SET OF TASKS
(a) In the passage about Haman being hanged, who told the king about the gallows standing at Haman's house?
(b) Translate this sentence from the passage about Haman being hanged into Spanish: "So Haman was terrified before the king and queen."

TEXT
Scripture Thought (What I Learned):
Chapter 7: Haman is Hung
Haman and the king went to dine
with Queen Esther. And on the second day, at the banquet of wine, the king
again said to Esther, “What is your petition, Queen Esther? It shall
be granted you. And what is your request, up to half the kingdom? It
shall be done!” Then Queen Esther answered and said, “If I have found favor in
your sight, O king, and if it pleases the king, let my life be given me at my
petition, and my people at my request. For we have been sold, my people and I,
to be destroyed, to be killed, and to be annihilated. Had we been sold as male
and female slaves, I would have held my tongue, although the enemy could never
compensate for the king’s loss.”
King
Ahasuerus answered and said to Queen Esther, “Who is he, and where is he, who
would dare presume in his heart to do such a thing?”Esther replied, “The
adversary and enemy is this wicked Haman!” So Haman was terrified
before the king and queen.
Then the king arose in his wrath
from the banquet of wine and went into the palace garden; but Haman
stood before Queen Esther, pleading for his life, for he saw that evil was
determined against him by the king. When the king returned from the palace
garden to the place of the banquet of wine, Haman had fallen across the couch
where Esther was. Then the king said, “Will he also assault the queen
while I am in the house?” As the word left the king’s mouth, they
covered Haman’s face.
Harbonah,
one of the eunuchs, said to the king, “Look! The gallows, fifty cubits high,
which Haman made for Mordecai, who spoke good on the king’s behalf, is standing
at the house of Haman.” Then the king said, “Hang him on it!” So they hanged
Haman on the gallows that he had prepared for Mordecai. Then the king’s wrath
subsided.

INFORMATION SUPPLIED
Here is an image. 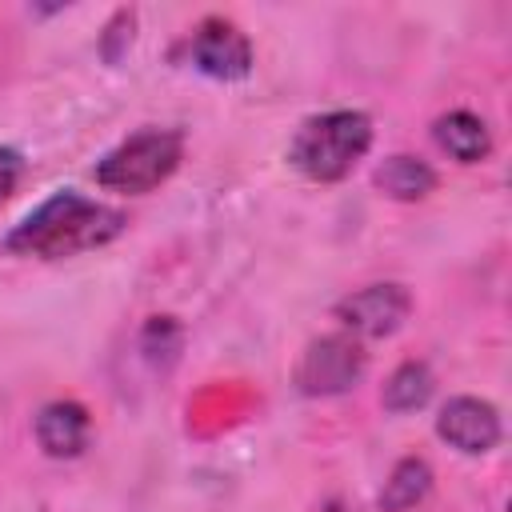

ANSWER LIST
(a) Harbonah, one of the eunuchs.

(b) Entonces Amán quedó aterrorizado ante el rey y la reina.